# TEXT FOR ANALYSIS
---
ILLINOIS 2026

Candidate Survey

IL Congressional 9th District

JEFF COHEN

1. What experience will you bring that has prepared you to be a strong Member of Congress?

I’ve spent 30 years doing high-stakes economic work that affects our everyday lives, where getting the numbers wrong means families pay more. For example, I worked with the Department of Justice to stop the Anthem-Cigna merger because it would have raised health insurance prices, and I warned Chicago not to chase the 2016 Olympics because taxpayers would’ve been stuck with the bill. I’m focused on the economy because it underlies every issue we’re dealing with, when the family economy works, everything else gets easier to solve.

2. Do you have a connection to the Asian American community in the 9th District? If so, can you share about that connection?

Yes. I was born in India (my middle name is Anand), so this connection is personal, not performative. It will shape how I do the job across the board, listening closely, taking civil and immigrant rights seriously, and making sure economic policy, which underlies everything from public safety to health care, education, and housing, actually works for Asian American families and for every community in IL-09.

3. What is your number one priority if elected?

Affordability, fixing the family economy, because people don’t make enough money and life costs too much. I’m running to deliver an Affordability Agenda that works in the economic and political reality we live in, not slogans or wish lists. That means using real economic levers to lower the costs that hit families hardest and make the American Dream affordable again.
---
# SOURCE INFORMATION
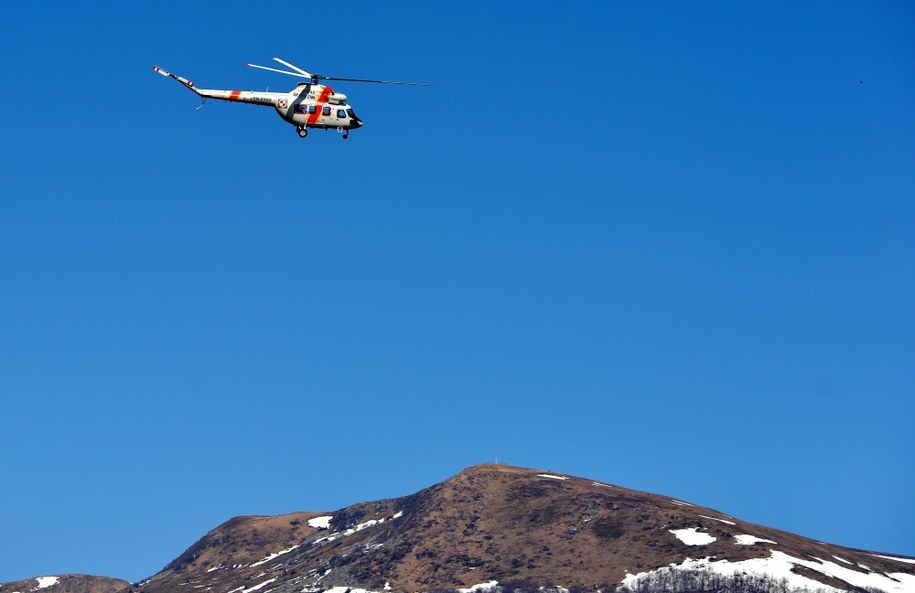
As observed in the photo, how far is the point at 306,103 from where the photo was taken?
13125cm

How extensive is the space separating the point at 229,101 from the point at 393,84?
25.9 metres

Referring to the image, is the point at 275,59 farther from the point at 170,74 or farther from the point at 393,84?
the point at 393,84

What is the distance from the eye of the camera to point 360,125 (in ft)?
440

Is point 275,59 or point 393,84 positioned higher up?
point 275,59

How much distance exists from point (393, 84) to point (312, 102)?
17891 mm

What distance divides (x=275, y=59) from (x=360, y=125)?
1149 cm

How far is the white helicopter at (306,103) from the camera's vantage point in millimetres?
131125

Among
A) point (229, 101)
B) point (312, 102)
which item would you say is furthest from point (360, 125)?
point (229, 101)

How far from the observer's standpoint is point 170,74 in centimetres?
12850

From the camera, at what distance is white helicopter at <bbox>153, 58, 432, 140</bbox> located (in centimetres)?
13112

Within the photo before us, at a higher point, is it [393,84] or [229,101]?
[229,101]

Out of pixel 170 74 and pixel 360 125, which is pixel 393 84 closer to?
pixel 360 125

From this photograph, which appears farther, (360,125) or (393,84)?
(360,125)

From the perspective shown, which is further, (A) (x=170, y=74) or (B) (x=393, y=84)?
(A) (x=170, y=74)
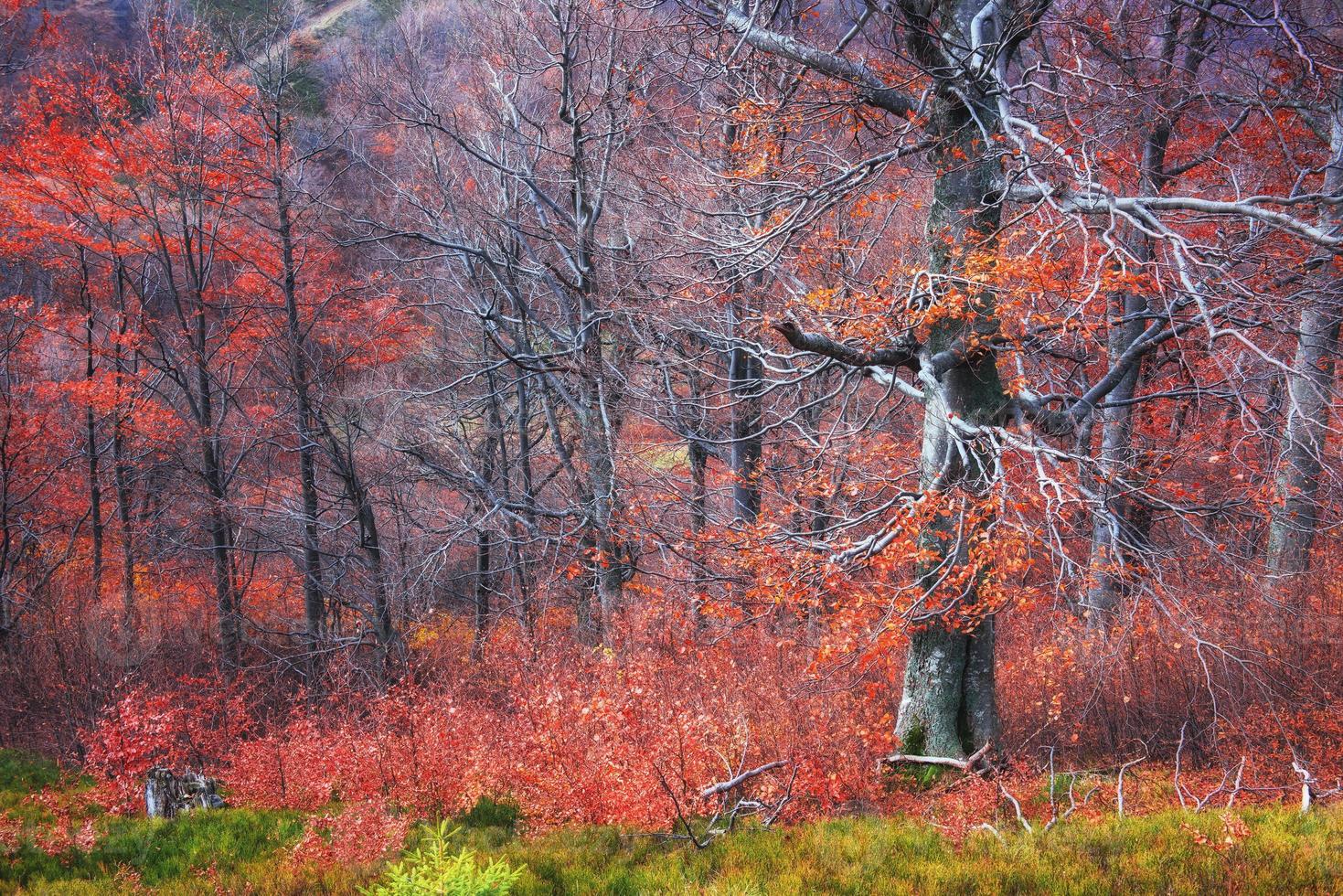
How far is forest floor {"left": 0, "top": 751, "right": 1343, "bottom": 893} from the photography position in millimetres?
4367

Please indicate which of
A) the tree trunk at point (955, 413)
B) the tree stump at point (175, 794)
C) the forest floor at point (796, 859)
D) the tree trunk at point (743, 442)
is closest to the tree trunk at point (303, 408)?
the tree stump at point (175, 794)

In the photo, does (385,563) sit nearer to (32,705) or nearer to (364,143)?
(32,705)

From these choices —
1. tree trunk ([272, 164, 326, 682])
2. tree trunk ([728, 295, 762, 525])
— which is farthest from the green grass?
tree trunk ([272, 164, 326, 682])

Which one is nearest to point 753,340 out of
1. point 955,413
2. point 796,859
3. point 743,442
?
point 743,442

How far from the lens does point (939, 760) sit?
710cm

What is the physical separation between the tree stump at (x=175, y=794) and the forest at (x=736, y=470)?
0.04m

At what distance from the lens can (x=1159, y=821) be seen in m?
5.18

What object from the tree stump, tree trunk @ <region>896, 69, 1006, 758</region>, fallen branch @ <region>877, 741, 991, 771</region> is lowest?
fallen branch @ <region>877, 741, 991, 771</region>

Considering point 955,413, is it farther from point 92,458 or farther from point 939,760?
point 92,458

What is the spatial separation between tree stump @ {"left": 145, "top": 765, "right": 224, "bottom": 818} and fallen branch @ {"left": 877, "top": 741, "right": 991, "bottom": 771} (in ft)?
19.7

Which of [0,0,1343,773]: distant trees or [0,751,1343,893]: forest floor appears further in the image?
[0,0,1343,773]: distant trees

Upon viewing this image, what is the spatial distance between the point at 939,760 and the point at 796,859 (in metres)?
2.71

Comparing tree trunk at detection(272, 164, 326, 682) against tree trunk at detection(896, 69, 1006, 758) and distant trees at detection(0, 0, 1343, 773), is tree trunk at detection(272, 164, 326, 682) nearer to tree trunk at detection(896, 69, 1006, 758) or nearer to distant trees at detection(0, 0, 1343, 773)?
distant trees at detection(0, 0, 1343, 773)

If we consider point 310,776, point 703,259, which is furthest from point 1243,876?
point 703,259
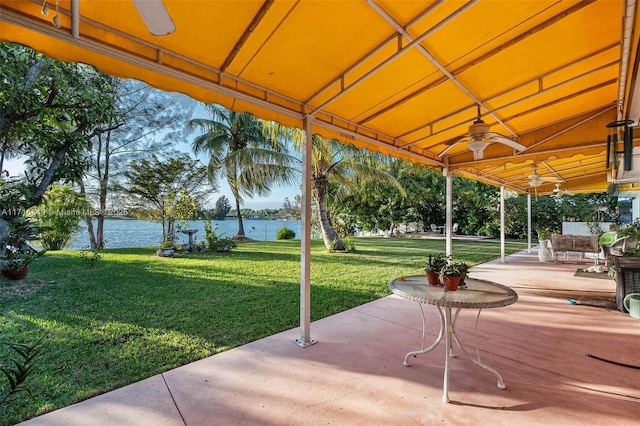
---
# WHAT YOU SHOULD DO
Reproduce the candidate survey in full, word for word, without any changes.

# ANSWER SECTION
ILLINOIS 2026

Candidate Survey

IL Congressional 9th District

JEFF COHEN

1. What experience will you bring that has prepared you to be a strong Member of Congress?

I’ve spent 30 years doing high-stakes economic work that affects our everyday lives, where getting the numbers wrong means families pay more. For example, I worked with the Department of Justice to stop the Anthem-Cigna merger because it would have raised health insurance prices, and I warned Chicago not to chase the 2016 Olympics because taxpayers would’ve been stuck with the bill. I’m focused on the economy because it underlies every issue we’re dealing with, when the family economy works, everything else gets easier to solve.

2. Do you have a connection to the Asian American community in the 9th District? If so, can you share about that connection?

Yes. I was born in India (my middle name is Anand), so this connection is personal, not performative. It will shape how I do the job across the board, listening closely, taking civil and immigrant rights seriously, and making sure economic policy, which underlies everything from public safety to health care, education, and housing, actually works for Asian American families and for every community in IL-09.

3. What is your number one priority if elected?

Affordability, fixing the family economy, because people don’t make enough money and life costs too much. I’m running to deliver an Affordability Agenda that works in the economic and political reality we live in, not slogans or wish lists. That means using real economic levers to lower the costs that hit families hardest and make the American Dream affordable again.